*** Data extract ***

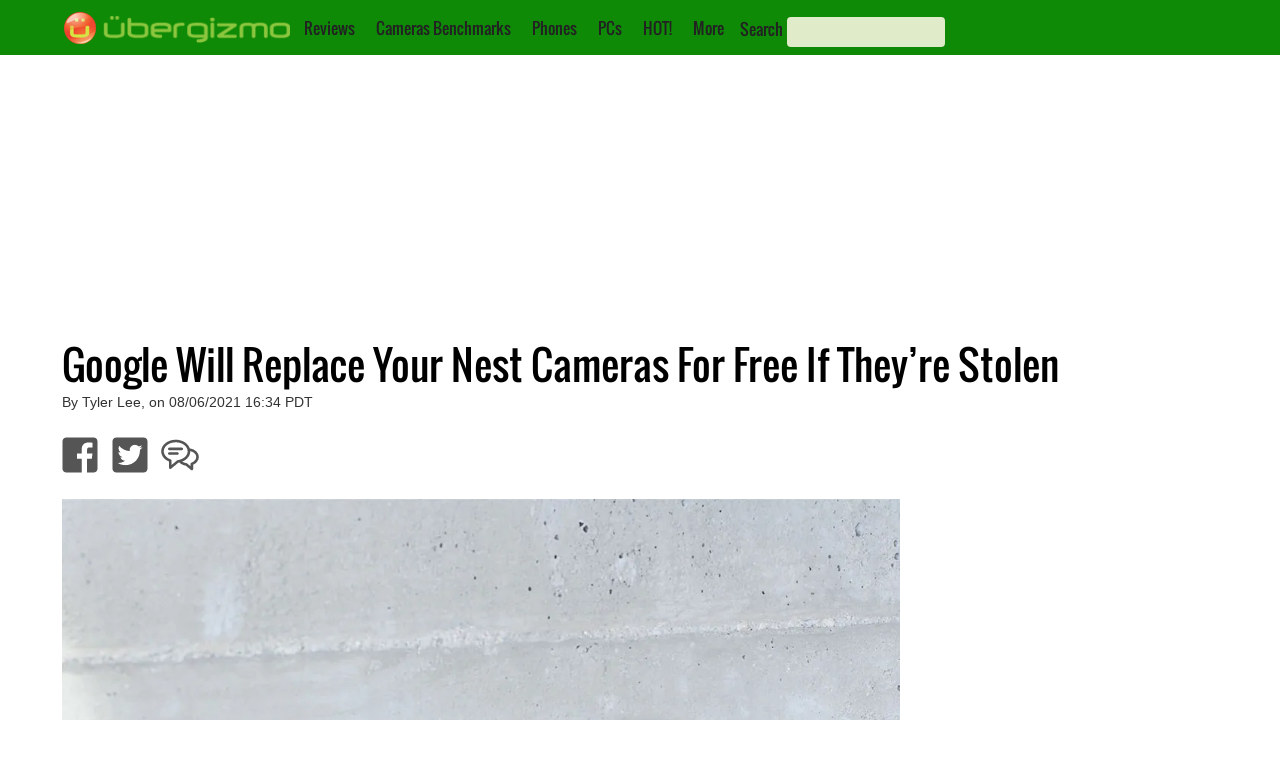

--- FILE ---
content_type: text/html; charset=utf-8
request_url: https://www.google.com/recaptcha/api2/aframe
body_size: 265
content:
<!DOCTYPE HTML><html><head><meta http-equiv="content-type" content="text/html; charset=UTF-8"></head><body><script nonce="6EYcF_nY0Ju31M9cGVcmjQ">/** Anti-fraud and anti-abuse applications only. See google.com/recaptcha */ try{var clients={'sodar':'https://pagead2.googlesyndication.com/pagead/sodar?'};window.addEventListener("message",function(a){try{if(a.source===window.parent){var b=JSON.parse(a.data);var c=clients[b['id']];if(c){var d=document.createElement('img');d.src=c+b['params']+'&rc='+(localStorage.getItem("rc::a")?sessionStorage.getItem("rc::b"):"");window.document.body.appendChild(d);sessionStorage.setItem("rc::e",parseInt(sessionStorage.getItem("rc::e")||0)+1);localStorage.setItem("rc::h",'1769477947323');}}}catch(b){}});window.parent.postMessage("_grecaptcha_ready", "*");}catch(b){}</script></body></html>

*** End of Data extract ***

Work to complete
An exact copy of the entries from the line containing "content_type: text/html; charset=utf-8" through the last line is the expected answer.

Answer box
content_type: text/html; charset=utf-8
request_url: https://www.google.com/recaptcha/api2/aframe
body_size: 265
content:
<!DOCTYPE HTML><html><head><meta http-equiv="content-type" content="text/html; charset=UTF-8"></head><body><script nonce="6EYcF_nY0Ju31M9cGVcmjQ">/** Anti-fraud and anti-abuse applications only. See google.com/recaptcha */ try{var clients={'sodar':'https://pagead2.googlesyndication.com/pagead/sodar?'};window.addEventListener("message",function(a){try{if(a.source===window.parent){var b=JSON.parse(a.data);var c=clients[b['id']];if(c){var d=document.createElement('img');d.src=c+b['params']+'&rc='+(localStorage.getItem("rc::a")?sessionStorage.getItem("rc::b"):"");window.document.body.appendChild(d);sessionStorage.setItem("rc::e",parseInt(sessionStorage.getItem("rc::e")||0)+1);localStorage.setItem("rc::h",'1769477947323');}}}catch(b){}});window.parent.postMessage("_grecaptcha_ready", "*");}catch(b){}</script></body></html>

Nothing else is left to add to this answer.